- Sabrina Spellman: What am I looking for again?
- Zelda Spellman: The Olympus Mons. It's the largest mountain in the solar system.
- Sabrina Spellman: I see a little bump. Now can we spy on the neighbours?
- Zelda Spellman: No!
- Hilda Spellman: Now that little bump happens to be the best skiing on Mars, and that's where we're going for our winter vacation.
- Sabrina Spellman: We're going to Mars?
- Zelda Spellman: It's a trek, but it's worth it
- Hilda Spellman: Oh you'll love the red planet. It's so pretty and the sky's pink.
- Sabrina Spellman: So what are the Martians like?
- Zelda Spellman: Martians?
- Sabrina Spellman: Aren't there Martians?
- Hilda Spellman: No.

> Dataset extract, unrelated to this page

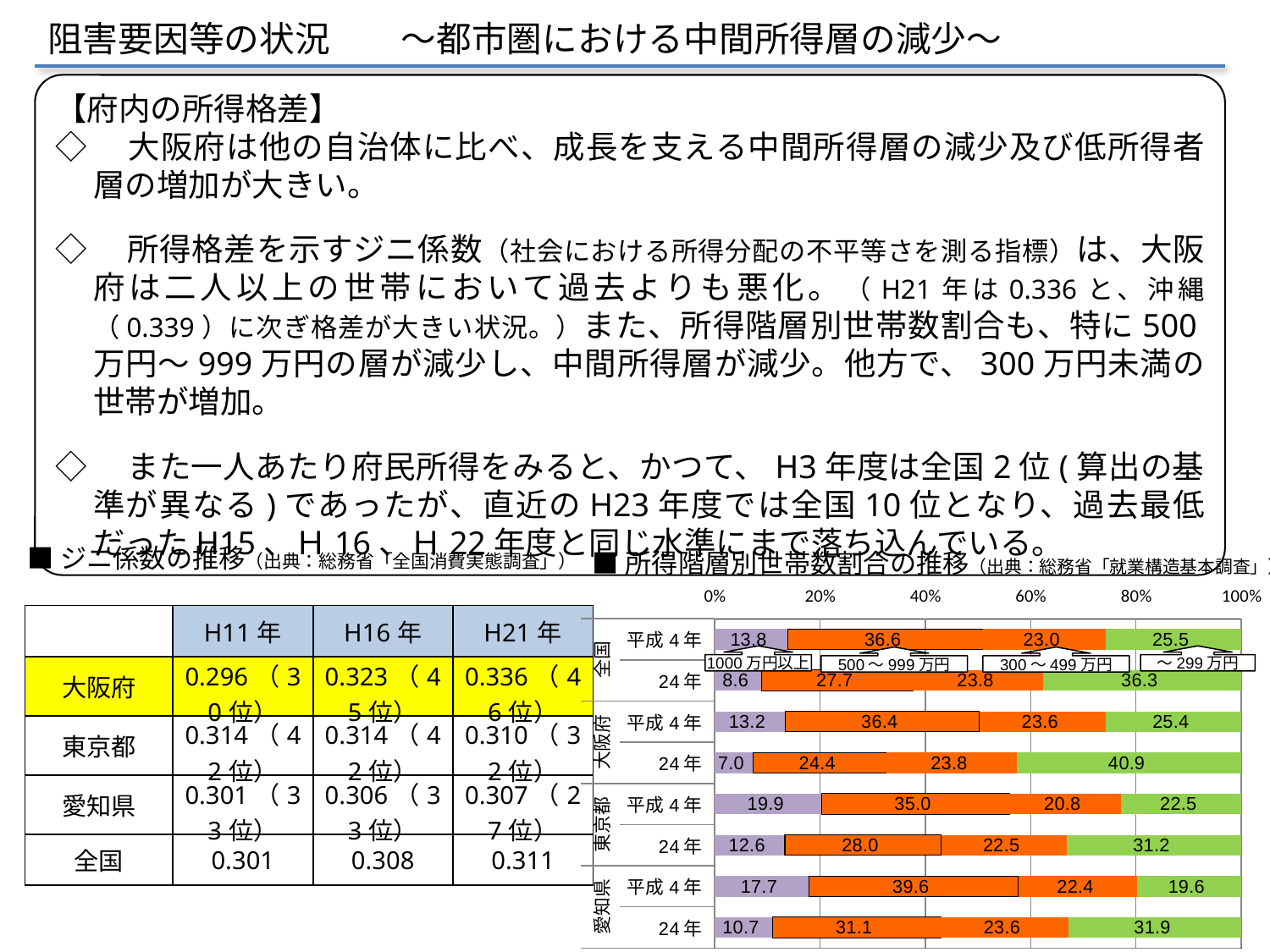
In the 所得階層別世帯数割合の推移 chart, how many series does the legend list? 4 In the 所得階層別世帯数割合の推移 chart, which bar has the smallest 1000万円以上 segment? 大阪府 24年 In the 所得階層別世帯数割合の推移 chart, what is the value of the ～299万円 segment for 大阪府 24年? 40.9 In the 所得階層別世帯数割合の推移 chart, what is the value of the 1000万円以上 segment for 東京都 平成4年? 19.9 In the 所得階層別世帯数割合の推移 chart, what colour represents the ～299万円 series? Green In the 所得階層別世帯数割合の推移 chart, what is the difference between the 500～999万円 values for 大阪府 平成4年 and 大阪府 24年? 12.0 In the 所得階層別世帯数割合の推移 chart, what is the value of the 500～999万円 segment for 愛知県 平成4年? 39.6 In the 所得階層別世帯数割合の推移 chart, which is larger: the 1000万円以上 value for 東京都 24年 or for 愛知県 24年? 東京都 24年 What kind of chart is the 所得階層別世帯数割合の推移 chart? Stacked bar chart In the 所得階層別世帯数割合の推移 chart, what is the value of the 300～499万円 segment for 全国 24年? 23.8 In the 所得階層別世帯数割合の推移 chart, how many bars are plotted? 8 In the 所得階層別世帯数割合の推移 chart, which bar has the largest ～299万円 segment? 大阪府 24年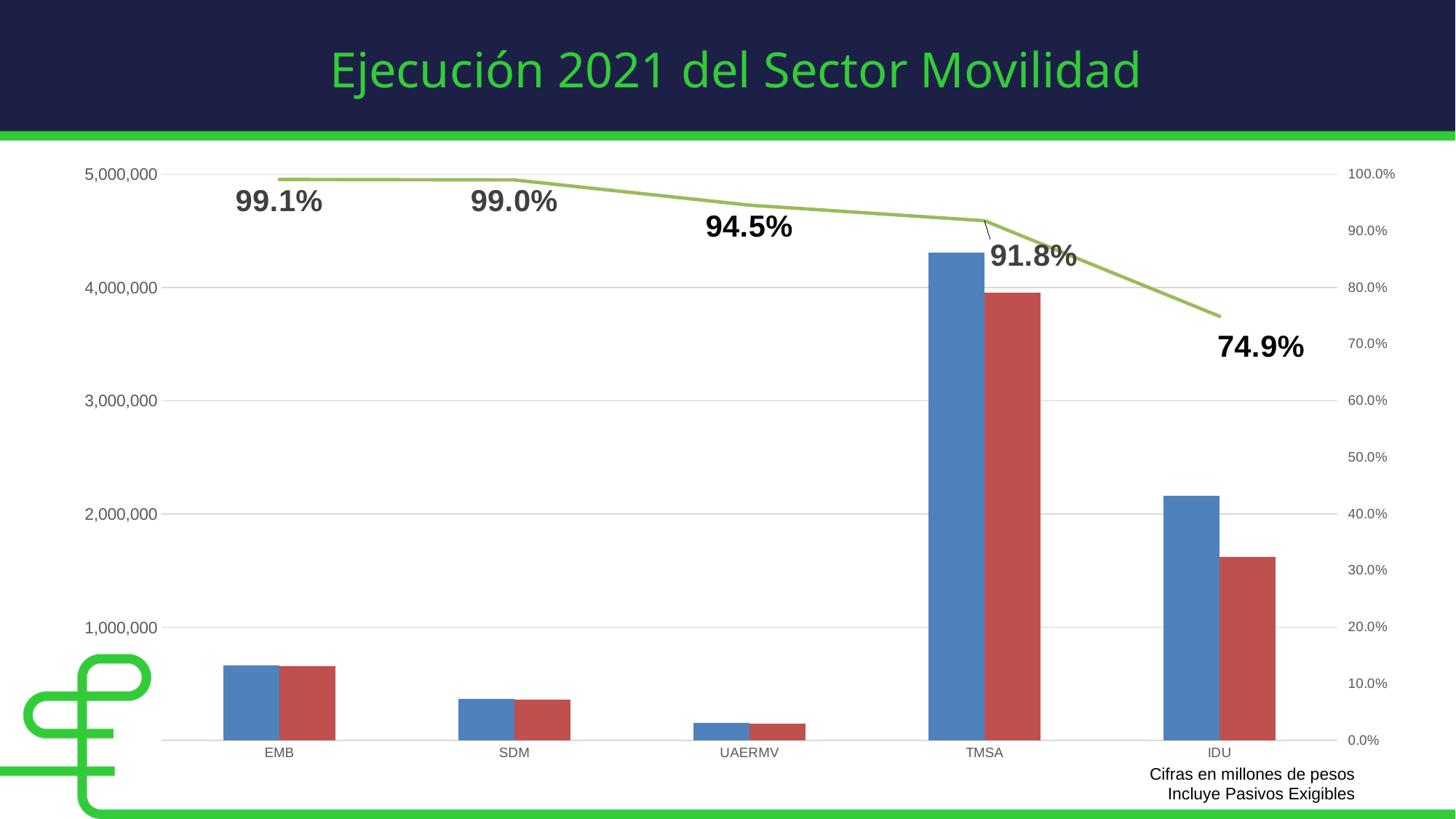
Which category has the lowest percentage on the line? IDU What is the difference in percentage points between EMB (99.1%) and IDU (74.9%)? 24.2 percentage points Do the percentages on the line rise or fall from EMB to IDU? fall Is the blue bar for TMSA greater or less than 4,000,000? greater What is the percentage shown for UAERMV on the line? 94.5% What is the percentage shown for IDU on the line? 74.9% How many categories are shown on the x axis? 5 What is the percentage shown for EMB on the line? 99.1% Which category has the highest percentage on the line? EMB What is the title of the slide? Ejecución 2021 del Sector Movilidad Which category has the tallest blue bar? TMSA What is the percentage shown for TMSA on the line? 91.8%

Jeez, Sabrina, get in touch with reality.
- Sabrina Spellman: This trips not gonna be any fun. I mean I don't even know how to ski.
- Harvey Kinkle: You could take lessons.
- Sabrina Spellman: Oh, great! So I get to study on my vacation.
- Sabrina Spellman: Why don't you guys go and I'll stay home with Salem?
- Salem Saberhagen: Hey, the whole point of a family vacation is so I can get a vacation from the family. Please, I need some down time.
- Sabrina Spellman: I'm calling Harvey.
- Zelda Spellman: Oh, you can't. Mars is in a time zone that's so far ahead of earth it's still yesterday there.
- Hilda Spellman: If you call Harvey, he'll explode.
- Hilda Spellman: Are you going skiing again?
- Zelda Spellman: Yes. Are you reading magazines again?
- Hilda Spellman: Not today. I thought I'd take it easy.
- Hilda Spellman: Where are all your clever spy gadgets?
- Warren: Well, check out this baby.
- Hilda Spellman: A tooth-pick!
- Warren: A poisoned tooth-pick.
- Hilda Spellman: Perfect! Especially if Doctor Cyclops just had corn-on-the-cob.
- Hilda Spellman: Oh, great. You're just in time for our family dinner.
- Sabrina Spellman: Actually Doug and I just wanted to collapse in front of the volcano.
- Hilda Spellman: Then Zelda and I will have a family dinner.
- Sabrina Spellman: Actually we just saw her on the slopes. I think she's might be night skiing.
- Hilda Spellman: Great! Then I'll just have a family dinner all by myself.
- Sabrina Spellman: I don't believe this. You have a talking dog? I have a talking cat.
- Doug: Really? Don't pets make the best of friends? I mean you get total loyalty, unconditional love...
- Sabrina Spellman: [interrupting] You've never had a cat, have you?
- Zelda Spellman: Relationships are hard enough when you're completely honest. You start hiding things, you're taking a risk, but it's your choice. I can't make the decision for you.
- Sabrina Spellman: What are you doing?
- Doug: I was gonna kiss you.
- Sabrina Spellman: Kiss me? Well, I don't even know you that well. I mean it hardly seems right to kiss someone when you haven't even shaken hands.
- Hilda Spellman: [referring to Warren] I don't believe it! I guess he really was a secret agent.
- Sabrina Spellman: Apparently, not a very good one.
- Hilda Spellman: But he told the truth. That's amazing.
- Zelda Spellman: And very heart-warming. If he ever escapes, you can bet he'll call.
- Hilda Spellman: Yeah. Oh, I just wish I'd given him my real phone number.
- Sabrina Spellman: Yeah. You see I want us to have a completely honest relationship.
- Harvey Kinkle: Okay.
- Sabrina Spellman: And the truth is, when I was on my ski vacation, something kind of happened.
- Harvey Kinkle: Oh?
- Sabrina Spellman: I met this amazing guy.
- Harvey Kinkle: You did?
- Sabrina Spellman: But he wasn't as amazing as you, and going out with him made me realise I like you better. Okay! Lets go to The Slicery.
- Harvey Kinkle: Sabrina, since we're being honest I have something to tell you, too.
- Sabrina Spellman: Really? What?
- Harvey Kinkle: If you're ever away and you meet somebody really amazing but you decide you like me better, don't tell me.
- Sabrina Spellman: Deal.
- Harvey Kinkle: Deal.
- Hilda Spellman: [referring to Sabrina] A kid who likes lima beans? Being a witch is just the tip of her weirdness.
- Hilda Spellman: Did you sleep alright?
- Sabrina Spellman: I slept fine. The only problem was I woke up here.